Stefan Kondic is a Master in Public Affairs (MPA) candidate at The Woodrow Wilson School and Amherst College graduate with honors. His focus is on multilateral diplomacy and intergovernmental organizations and institutions, particularly the United Nations system, negotiation and conflict management.
Prevalence of religious belief and adherence have been dramatically changed by the tumultuous 20th century, and in few places is this more prevalent than in Eastern Europe. In Serbia, the prevalent faith, Eastern Orthodoxy had a complicated and evolving relationship with the government in the previous decades, with said relationship dramatically changing based on the system of government currently in place.
In the early 20th century, the Kingdom of Serbia was an independent polity, and the Serbian Orthodox Church enjoyed a great deal of prestige among the population. This remained largely unchanged after the unification of much of the Balkans into Yugoslavia, which continued the policy of laicité and ecclesiastical independence.
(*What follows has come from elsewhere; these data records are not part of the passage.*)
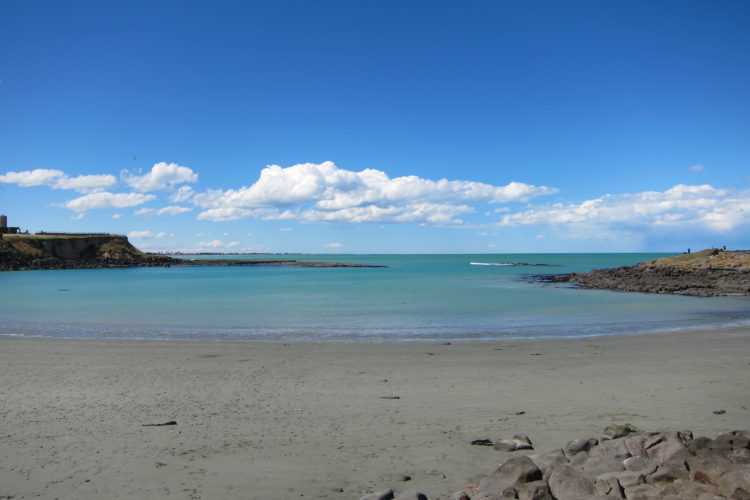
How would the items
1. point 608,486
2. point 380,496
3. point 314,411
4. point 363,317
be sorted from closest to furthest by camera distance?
point 608,486, point 380,496, point 314,411, point 363,317

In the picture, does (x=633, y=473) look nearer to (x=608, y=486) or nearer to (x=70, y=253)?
(x=608, y=486)

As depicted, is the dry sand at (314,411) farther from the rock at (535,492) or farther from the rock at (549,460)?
the rock at (535,492)

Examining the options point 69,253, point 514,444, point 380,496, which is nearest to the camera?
point 380,496

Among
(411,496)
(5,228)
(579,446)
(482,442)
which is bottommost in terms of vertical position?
(482,442)

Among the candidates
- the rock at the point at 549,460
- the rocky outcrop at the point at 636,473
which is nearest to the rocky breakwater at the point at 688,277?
the rocky outcrop at the point at 636,473

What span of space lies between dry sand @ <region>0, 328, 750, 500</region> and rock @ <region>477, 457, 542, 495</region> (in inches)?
22.3

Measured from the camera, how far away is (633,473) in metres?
5.34

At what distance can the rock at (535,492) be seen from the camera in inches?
200

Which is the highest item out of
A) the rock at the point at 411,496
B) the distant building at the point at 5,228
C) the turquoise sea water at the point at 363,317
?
the distant building at the point at 5,228

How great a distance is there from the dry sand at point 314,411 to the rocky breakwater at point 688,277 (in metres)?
30.7

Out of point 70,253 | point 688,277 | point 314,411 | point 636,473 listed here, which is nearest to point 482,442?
point 636,473

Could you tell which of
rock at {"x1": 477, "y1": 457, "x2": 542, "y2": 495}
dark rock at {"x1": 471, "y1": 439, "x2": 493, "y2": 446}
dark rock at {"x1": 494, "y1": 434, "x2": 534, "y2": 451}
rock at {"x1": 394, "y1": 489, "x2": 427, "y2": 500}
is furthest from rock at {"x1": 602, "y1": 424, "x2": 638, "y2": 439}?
rock at {"x1": 394, "y1": 489, "x2": 427, "y2": 500}

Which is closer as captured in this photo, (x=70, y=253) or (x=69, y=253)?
(x=69, y=253)

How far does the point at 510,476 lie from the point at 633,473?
1.24 metres
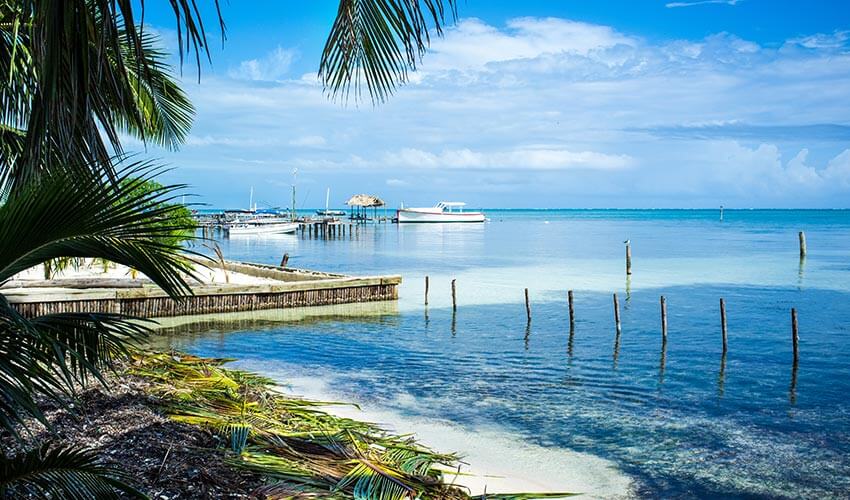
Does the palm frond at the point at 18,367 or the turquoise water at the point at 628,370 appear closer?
the palm frond at the point at 18,367

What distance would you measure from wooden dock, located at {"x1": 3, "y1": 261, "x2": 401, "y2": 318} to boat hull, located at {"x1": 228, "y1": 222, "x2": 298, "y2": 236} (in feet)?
155

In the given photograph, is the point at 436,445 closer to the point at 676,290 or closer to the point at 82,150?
the point at 82,150

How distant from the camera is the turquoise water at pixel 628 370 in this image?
413 inches

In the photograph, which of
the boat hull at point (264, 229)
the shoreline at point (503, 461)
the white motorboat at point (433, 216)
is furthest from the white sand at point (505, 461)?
the white motorboat at point (433, 216)

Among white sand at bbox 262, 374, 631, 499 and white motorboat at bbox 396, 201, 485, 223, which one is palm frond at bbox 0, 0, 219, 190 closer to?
white sand at bbox 262, 374, 631, 499

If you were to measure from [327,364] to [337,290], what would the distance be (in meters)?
8.06

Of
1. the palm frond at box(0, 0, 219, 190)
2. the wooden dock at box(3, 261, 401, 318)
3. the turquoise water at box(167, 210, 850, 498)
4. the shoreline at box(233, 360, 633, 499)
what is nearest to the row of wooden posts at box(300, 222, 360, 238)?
the turquoise water at box(167, 210, 850, 498)

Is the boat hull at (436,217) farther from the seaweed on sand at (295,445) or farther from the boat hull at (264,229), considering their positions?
the seaweed on sand at (295,445)

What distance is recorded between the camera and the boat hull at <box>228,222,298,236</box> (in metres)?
74.8

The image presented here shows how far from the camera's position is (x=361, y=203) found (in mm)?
90375

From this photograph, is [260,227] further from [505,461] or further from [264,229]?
[505,461]

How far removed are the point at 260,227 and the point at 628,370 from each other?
64.5 meters

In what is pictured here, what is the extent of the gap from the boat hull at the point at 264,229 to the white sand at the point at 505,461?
65.0m

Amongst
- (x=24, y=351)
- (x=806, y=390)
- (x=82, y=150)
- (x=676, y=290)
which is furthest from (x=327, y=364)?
(x=676, y=290)
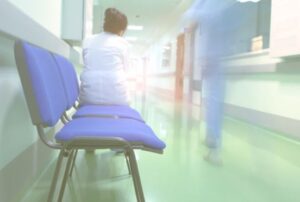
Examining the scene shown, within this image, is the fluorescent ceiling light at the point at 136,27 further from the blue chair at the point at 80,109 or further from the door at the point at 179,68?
the blue chair at the point at 80,109

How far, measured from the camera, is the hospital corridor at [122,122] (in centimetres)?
120

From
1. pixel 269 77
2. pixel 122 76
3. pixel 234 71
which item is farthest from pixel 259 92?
pixel 122 76

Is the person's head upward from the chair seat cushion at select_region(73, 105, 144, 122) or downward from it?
upward

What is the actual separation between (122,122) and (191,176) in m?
0.84

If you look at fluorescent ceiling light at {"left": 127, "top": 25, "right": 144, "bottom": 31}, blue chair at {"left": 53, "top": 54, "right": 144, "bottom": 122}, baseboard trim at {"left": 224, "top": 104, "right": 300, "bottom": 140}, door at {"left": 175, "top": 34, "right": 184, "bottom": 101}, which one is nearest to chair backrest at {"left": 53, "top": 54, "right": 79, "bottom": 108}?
blue chair at {"left": 53, "top": 54, "right": 144, "bottom": 122}

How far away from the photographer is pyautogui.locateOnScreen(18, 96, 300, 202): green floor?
5.63 feet

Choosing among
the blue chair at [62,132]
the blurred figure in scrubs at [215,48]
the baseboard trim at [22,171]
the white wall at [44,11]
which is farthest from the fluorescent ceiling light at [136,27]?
the blue chair at [62,132]

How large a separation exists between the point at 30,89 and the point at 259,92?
4.07 metres

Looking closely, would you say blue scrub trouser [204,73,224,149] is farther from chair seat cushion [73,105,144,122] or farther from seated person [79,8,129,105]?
chair seat cushion [73,105,144,122]

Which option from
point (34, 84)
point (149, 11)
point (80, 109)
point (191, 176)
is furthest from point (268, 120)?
point (149, 11)

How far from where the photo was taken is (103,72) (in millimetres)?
2328

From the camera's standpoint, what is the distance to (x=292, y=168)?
2363mm

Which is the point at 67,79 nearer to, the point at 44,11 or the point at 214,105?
the point at 44,11

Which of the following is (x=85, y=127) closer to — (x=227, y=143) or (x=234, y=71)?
(x=227, y=143)
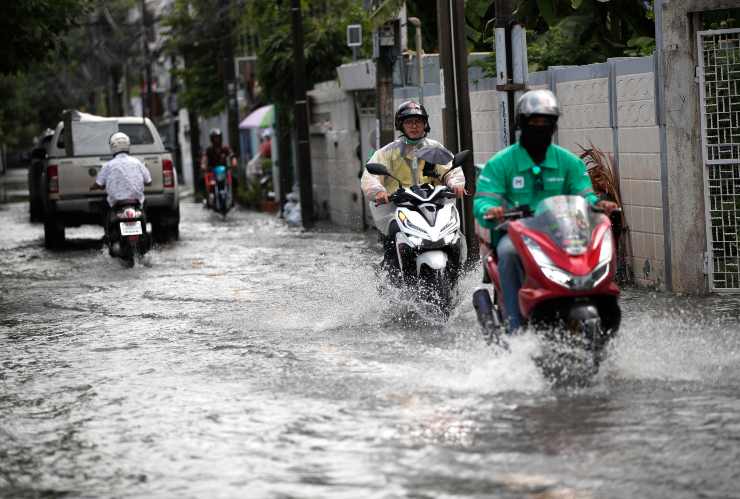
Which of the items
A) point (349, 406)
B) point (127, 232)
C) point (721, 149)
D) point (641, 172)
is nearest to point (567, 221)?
point (349, 406)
This changed rapidly after the Communists came to power, who at first tried to openly suppress the church, but eventually settled on employing societal pressure to discourage religious belief. As the Socialist Federal Republic of Yugoslavia began to fall apart in the late 1980s and early 1990s, religion underwent a resurgence in the country, and became instrumentalized by the emerging strongmen - a useful political and military tool to mobilize support and loyalty among the population, and justify the actions taken during the break-up of Yugoslavia. Now, the Serbian Orthodox Church is in the process of finding its own space in the democratizing politics and society of modern Serbia and defining its relationship with the Russian Orthodox Church.